### Enunciado A
Resuma en menos palabras el párrafo del artículo sobre la decadencia de Occidente que comienza con "Y es que todo ha ocurrido ya" y conserve sus datos principales.

Apocalíptico e interesante artículo de Pérez Reverte sobre cuestiones recurrentes en el blog que, aunque quizá peca un poco de determinismo histórico, nos expone la proyección del presente a medio plazo.
Arturo Pérez-Reverte
Y
es que todo ha ocurrido ya. Otra cosa es que lo hayamos olvidado. Que
gobernantes irresponsables nos borren los recursos para comprender. Desde que
hay memoria, unos pueblos invadieron a otros por hambre, por ambición, por
presión de quienes los invadían o maltrataban a ellos. Y todos, hasta hace poco,
se defendieron y sostuvieron igual: acuchillando invasores, tomando a sus
mujeres, esclavizando a sus hijos. Así se mantuvieron hasta que la Historia
acabó con ellos, dando paso a otros imperios que a su vez, llegado el ocaso,
sufrieron la misma suerte. El problema que hoy afronta lo que llamamos Europa, u
Occidente (el imperio heredero de una civilización compleja, que hunde sus
raíces en la Biblia y el Talmud y emparenta con el Corán, que florece en la
Iglesia medieval y el Renacimiento, que establece los derechos y libertades del
hombre con la Ilustración y la Revolución Francesa), es que todo eso -Homero,
Dante, Cervantes, Shakespeare, Newton, Voltaire- tiene fecha de caducidad y se
encuentra en liquidación por derribo. Incapaz de sostenerse. De defenderse. Ya
sólo tiene dinero. Y el dinero mantiene a salvo un rato, nada
más.
Pagamos nuestros pecados. La desaparición de los regímenes
comunistas y la guerra que un imbécil presidente norteamericano desencadenó en
el Medio Oriente para instalar una democracia a la occidental en lugares donde
las palabras Islam y Rais -religión mezclada con liderazgos tribales- hacen
difícil la democracia, pusieron a hervir la caldera. Cayeron los centuriones
-bárbaros también, como al fin de todos los imperios- que vigilaban nuestro
limes. Todos esos centuriones eran unos hijos de puta, pero
eran nuestros hijos de puta. Sin ellos, sobre las fronteras caen
ahora oleadas de desesperados, vanguardia de los modernos bárbaros -en el
sentido histórico de la palabra- que cabalgan detrás. Eso nos sitúa en una
coyuntura nueva para nosotros pero vieja para el mundo. Una coyuntura
inevitablemente histórica, pues estamos donde estaban los imperios incapaces de
controlar las oleadas migratorias, pacíficas primero y agresivas luego.
Imperios, civilizaciones, mundos que por su debilidad fueron vencidos, se
transformaron o desaparecieron. Y los pocos centuriones que hoy quedan en el
Rhin o el Danubio están sentenciados. Los condenan nuestro egoísmo, nuestro
buenismo hipócrita, nuestra incultura histórica, nuestra cobarde incompetencia.

### Enunciado B
Reproduzca sin cambio alguno las entradas, desde su inicio hasta la línea que contiene "Point out right lung.", ambos extremos incluidos.

### Material por procesar
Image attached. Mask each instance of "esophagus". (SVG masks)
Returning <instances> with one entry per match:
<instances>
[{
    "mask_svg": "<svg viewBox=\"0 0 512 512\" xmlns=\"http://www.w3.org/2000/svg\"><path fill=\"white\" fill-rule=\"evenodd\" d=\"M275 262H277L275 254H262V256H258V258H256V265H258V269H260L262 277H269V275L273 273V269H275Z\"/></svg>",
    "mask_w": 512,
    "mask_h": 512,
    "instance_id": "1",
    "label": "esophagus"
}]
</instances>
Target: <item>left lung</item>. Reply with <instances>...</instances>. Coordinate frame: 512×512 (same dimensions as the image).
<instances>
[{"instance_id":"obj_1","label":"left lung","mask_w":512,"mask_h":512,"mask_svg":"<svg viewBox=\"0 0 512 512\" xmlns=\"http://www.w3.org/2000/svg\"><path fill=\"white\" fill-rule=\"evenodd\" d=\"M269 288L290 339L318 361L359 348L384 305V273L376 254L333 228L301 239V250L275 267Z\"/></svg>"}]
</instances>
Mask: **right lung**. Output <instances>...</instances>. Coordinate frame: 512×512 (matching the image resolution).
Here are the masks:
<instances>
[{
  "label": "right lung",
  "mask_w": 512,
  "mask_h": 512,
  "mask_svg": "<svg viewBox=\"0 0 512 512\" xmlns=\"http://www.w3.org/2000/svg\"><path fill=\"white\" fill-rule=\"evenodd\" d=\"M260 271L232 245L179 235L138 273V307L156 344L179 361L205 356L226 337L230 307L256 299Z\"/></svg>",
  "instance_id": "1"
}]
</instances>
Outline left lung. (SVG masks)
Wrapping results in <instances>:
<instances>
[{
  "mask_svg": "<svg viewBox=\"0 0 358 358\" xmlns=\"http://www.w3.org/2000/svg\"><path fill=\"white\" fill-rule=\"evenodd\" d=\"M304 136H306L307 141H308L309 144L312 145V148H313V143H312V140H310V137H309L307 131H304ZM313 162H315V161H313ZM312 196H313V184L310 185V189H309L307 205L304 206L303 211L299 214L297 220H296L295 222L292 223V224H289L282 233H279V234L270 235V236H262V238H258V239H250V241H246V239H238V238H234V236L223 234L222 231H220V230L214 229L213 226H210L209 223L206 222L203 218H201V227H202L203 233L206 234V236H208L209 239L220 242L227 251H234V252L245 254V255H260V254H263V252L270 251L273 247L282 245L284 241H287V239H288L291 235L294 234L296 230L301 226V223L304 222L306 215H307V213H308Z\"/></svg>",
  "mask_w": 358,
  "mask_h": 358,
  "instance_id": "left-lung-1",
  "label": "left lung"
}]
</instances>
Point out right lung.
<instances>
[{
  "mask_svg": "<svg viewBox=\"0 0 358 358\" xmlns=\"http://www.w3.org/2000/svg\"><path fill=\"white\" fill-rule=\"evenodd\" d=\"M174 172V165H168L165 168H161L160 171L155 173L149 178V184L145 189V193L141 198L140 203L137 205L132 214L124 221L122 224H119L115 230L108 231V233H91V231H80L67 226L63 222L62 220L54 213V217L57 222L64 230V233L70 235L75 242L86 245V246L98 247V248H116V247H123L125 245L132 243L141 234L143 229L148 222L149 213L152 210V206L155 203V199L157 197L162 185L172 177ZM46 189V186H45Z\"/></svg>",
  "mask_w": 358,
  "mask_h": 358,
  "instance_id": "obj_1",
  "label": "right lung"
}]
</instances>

### Resultado del ejercicio A
Todo ha ocurrido ya, aunque lo hayamos olvidado y gobernantes irresponsables nos quiten los recursos para comprenderlo. Desde que hay memoria, unos pueblos han invadido a otros por hambre, por ambición o por presión de terceros. Todos se sostuvieron con violencia, acuchillando invasores, tomando a sus mujeres y esclavizando a sus hijos, hasta que la Historia acabó con ellos y otros imperios, con igual final, ocuparon su lugar. Europa u Occidente es heredero de una civilización que arraiga en la Biblia y el Talmud, emparenta con el Corán, florece en la Iglesia medieval y el Renacimiento y fija los derechos del hombre con la Ilustración y la Revolución Francesa. Ahora afronta ese mismo destino: su legado (Homero, Dante, Cervantes, Shakespeare, Newton, Voltaire) tiene fecha de caducidad y está en liquidación, incapaz de sostenerse y de defenderse. Solo le queda el dinero, que únicamente mantiene a salvo un rato.

### Resultado del ejercicio B
Image attached. Mask each instance of "esophagus". (SVG masks)
Returning <instances> with one entry per match:
<instances>
[{
    "mask_svg": "<svg viewBox=\"0 0 512 512\" xmlns=\"http://www.w3.org/2000/svg\"><path fill=\"white\" fill-rule=\"evenodd\" d=\"M275 262H277L275 254H262V256H258V258H256V265H258V269H260L262 277H269V275L273 273V269H275Z\"/></svg>",
    "mask_w": 512,
    "mask_h": 512,
    "instance_id": "1",
    "label": "esophagus"
}]
</instances>
Target: <item>left lung</item>. Reply with <instances>...</instances>. Coordinate frame: 512×512 (same dimensions as the image).
<instances>
[{"instance_id":"obj_1","label":"left lung","mask_w":512,"mask_h":512,"mask_svg":"<svg viewBox=\"0 0 512 512\" xmlns=\"http://www.w3.org/2000/svg\"><path fill=\"white\" fill-rule=\"evenodd\" d=\"M269 288L290 339L318 361L359 348L384 305V273L376 254L333 228L301 239V250L275 267Z\"/></svg>"}]
</instances>
Mask: **right lung**. Output <instances>...</instances>. Coordinate frame: 512×512 (matching the image resolution).
Here are the masks:
<instances>
[{
  "label": "right lung",
  "mask_w": 512,
  "mask_h": 512,
  "mask_svg": "<svg viewBox=\"0 0 512 512\" xmlns=\"http://www.w3.org/2000/svg\"><path fill=\"white\" fill-rule=\"evenodd\" d=\"M260 271L232 245L179 235L138 273V307L156 344L179 361L205 356L226 337L230 307L256 299Z\"/></svg>",
  "instance_id": "1"
}]
</instances>
Outline left lung. (SVG masks)
Wrapping results in <instances>:
<instances>
[{
  "mask_svg": "<svg viewBox=\"0 0 358 358\" xmlns=\"http://www.w3.org/2000/svg\"><path fill=\"white\" fill-rule=\"evenodd\" d=\"M304 136H306L307 141H308L309 144L312 145V148H313V143H312V140H310V137H309L307 131H304ZM313 162H315V161H313ZM312 196H313V184L310 185V189H309L307 205L304 206L303 211L299 214L297 220H296L295 222L292 223V224H289L282 233H279V234L270 235V236H262V238H258V239H250V241H246V239H238V238H234V236L223 234L222 231H220V230L214 229L213 226H210L209 223L206 222L203 218H201V227H202L203 233L206 234V236H208L209 239L220 242L227 251H234V252L245 254V255H260V254H263V252L270 251L273 247L282 245L284 241H287V239H288L291 235L294 234L296 230L301 226V223L304 222L306 215H307V213H308Z\"/></svg>",
  "mask_w": 358,
  "mask_h": 358,
  "instance_id": "left-lung-1",
  "label": "left lung"
}]
</instances>
Point out right lung.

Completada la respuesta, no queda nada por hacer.